Originally Posted by
Numbers
I believe this is a big part of the truth. But what it leaves out is that the "rush" to solve the crime quickly, in this Knox-Sollecito-Lumumba case involved violating Italian procedural and criminal laws by the police and prosecutor.
As proof of the violation of Italian criminal laws, Mignini and another prosecutor charged Amanda with calunnia against the police and Mignini for her statements in court, and in her appeal documents, for reciting her account of what had occurred during the interrogation. The Boninsegna court motivation report lists the specific crimes that the authorities believe Amanda was implicitly charging against the police and Mignini.

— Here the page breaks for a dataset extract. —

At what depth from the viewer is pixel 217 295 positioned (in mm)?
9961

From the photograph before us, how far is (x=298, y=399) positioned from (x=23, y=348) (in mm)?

Likewise, in the Julie Rae Harper case there was documented criminal misconduct. Here's one example;
Quote:
UIS discovers evidence of police perjury: The media coverage from the Prisoner Review Board hearing prompted the former mayor of Lawrenceville and the former chief of police to contact the Downstate Innocence Project with evidence suggesting that a Lawrence County Sheriff deputy testified falsely at Julie’s first trial, providing false evidence which contributed to her conviction. The Deputy, who was first on the scene, made no report about searching the back yard for footprints on an intruder. However, at trial, Deputy Dennis York testified that before entering the house he shined his flash light down on the wet dew-covered grass and could find no evidence of a perpetrator’s footprints in the back yard where Julie described the intruder striking her to the ground and calmly walking away. York testified, “I shined the yard with my light. It was heavy dew. I seen no fresh track in the yard.” However, this testimony is contradicted by a neighbor who walked the same area in his barefeet and said the grass was dry. After Julie was convicted, her new husband Mark Harper contacted a meteorologist who reviewed weather records for that morning. This expert concluded there would have been no dew on the ground that morning. Key evidence was discovered by UIS that was never provided to Julie’s defense attorney by prosecutors. This withheld evidence was an audio-taped interview of Deputy York that was conducted on the morning of the crime by the Lawrenceville police chief David White. The audio interview contradicted York’s trial testimony by stating he went immediately inside the house and never mentioned searching the back yard for footprints in the dew. This audio tape was never provided to the defense during Julie’s first trial. Yet, his testimony was used by prosecutors as evidence that there was no intruder.
ETA (updated) Again, the case closely parallels the Kercher case... what happened to Amanda happened to Julie. Prosecutor Parkinson parallels Mignini. In both cases the police immediately concluded there was a staged break-in and this resulted in them immediately looking at someone living inside the home.